Massive bandwidth boost to Senegal and empowers parts of Africa other signals cannot reach
Orange Senegal and subsidiary fixed line telco Sonatel are working with satellite operator SES create the first African gateway for the O3b mPOWER constellation. On Wednesday the partners announced that the gateway will be located at the Sonatel teleport in the Senegalese territory of Gandoul. The installation means that low-latency and cloud-optimised connectivity services can be delivered to Africa.
In 2020 Orange became the first telco to adopt O3b mPOWER, with plans to start service from the constellation in the Central African Republic. The Sonatel teleport was the site of Africa’s first 30-meter satellite dish. Orange, Sonatel and SES also plan to establish a memorial on site at the Gandoul gateway to highlight the history of satellite connectivity in Africa.
Reaches underserved parts of Africa
SES will use the gateway to support telemetry, tracking and command (TT&C) functions for the O3b mPOWER fleet. The gateway lets Sonatel and Orange boost bandwidth via O3b mPOWER to remote and underserved regions, said SES CEO Steve Collar.
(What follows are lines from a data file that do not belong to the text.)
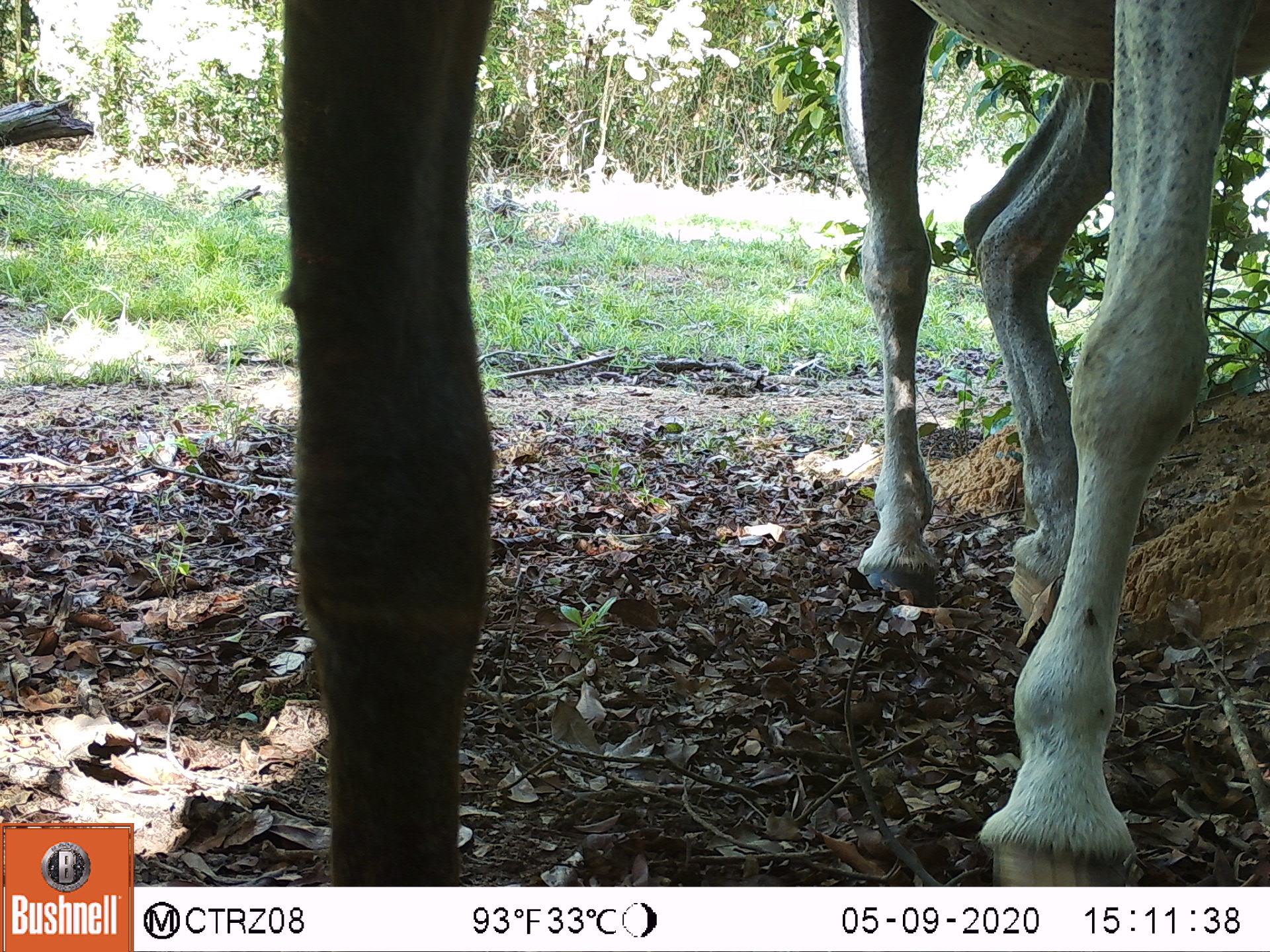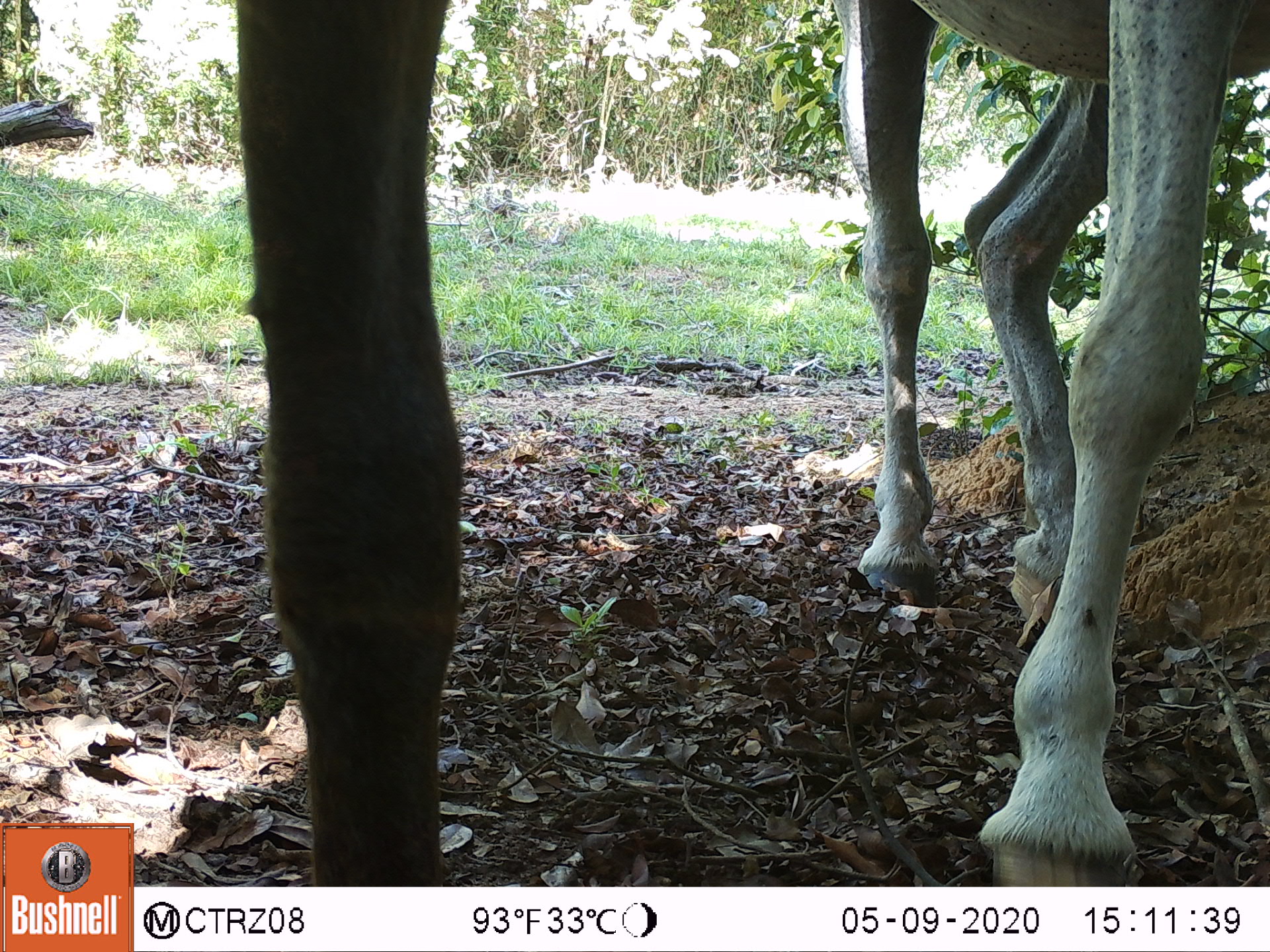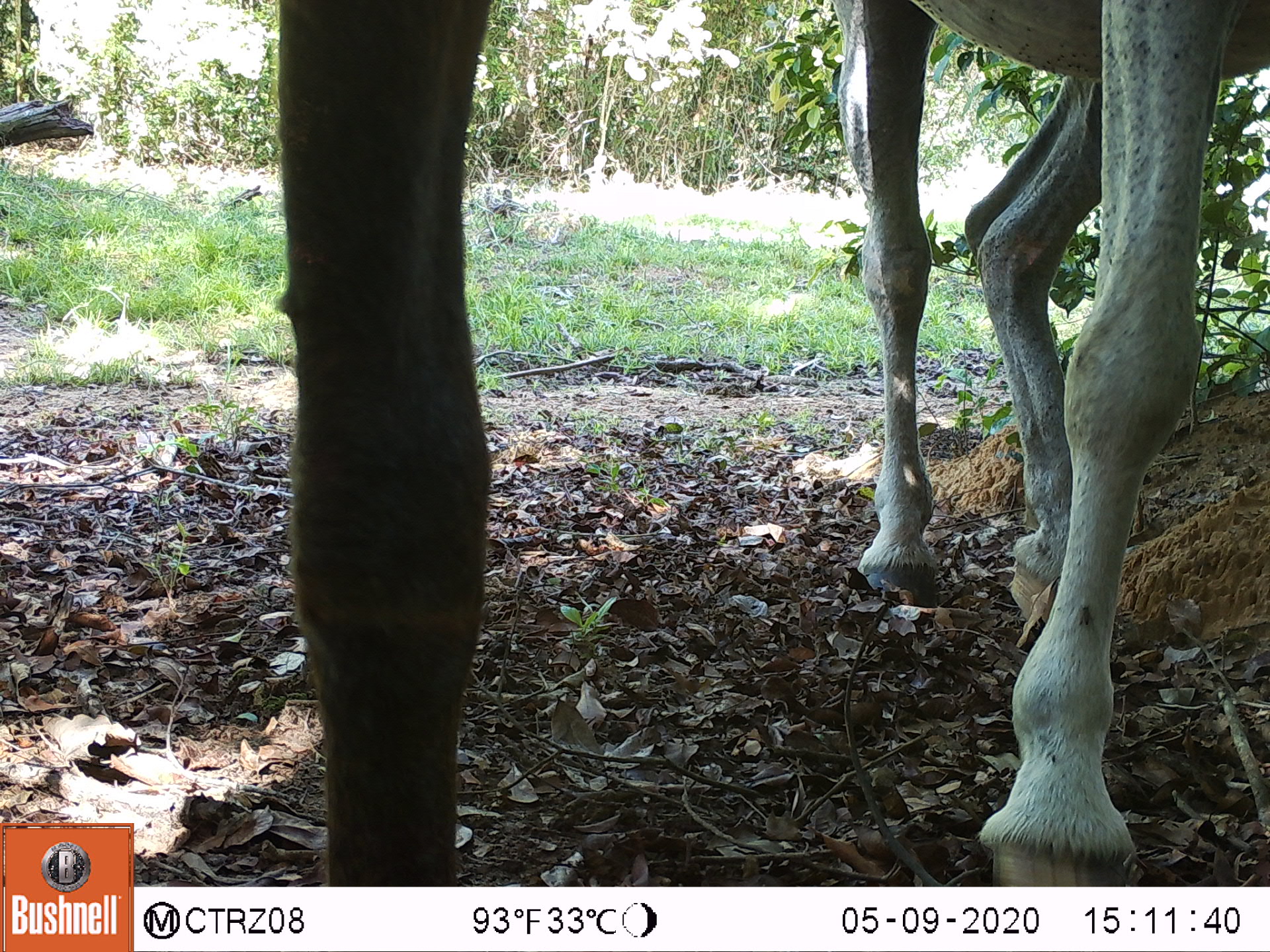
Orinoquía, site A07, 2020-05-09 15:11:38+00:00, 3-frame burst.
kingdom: Animalia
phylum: Chordata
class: Mammalia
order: Perissodactyla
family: Equidae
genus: Equus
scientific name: Equus caballus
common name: domestic horse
“This partnership will add a major new component to Orange’s mission to build intelligent, open networks in order to foster usages and access to digital technologies for the greatest number of people,” said Jean-Luc Vuillemin, the EVP of Orange International Networks.”“We continue to believe that satellite remains a promising technology and that the many innovations it currently showcases will give it an increasingly growing position in the telecommunication field, in Africa as well as other countries.”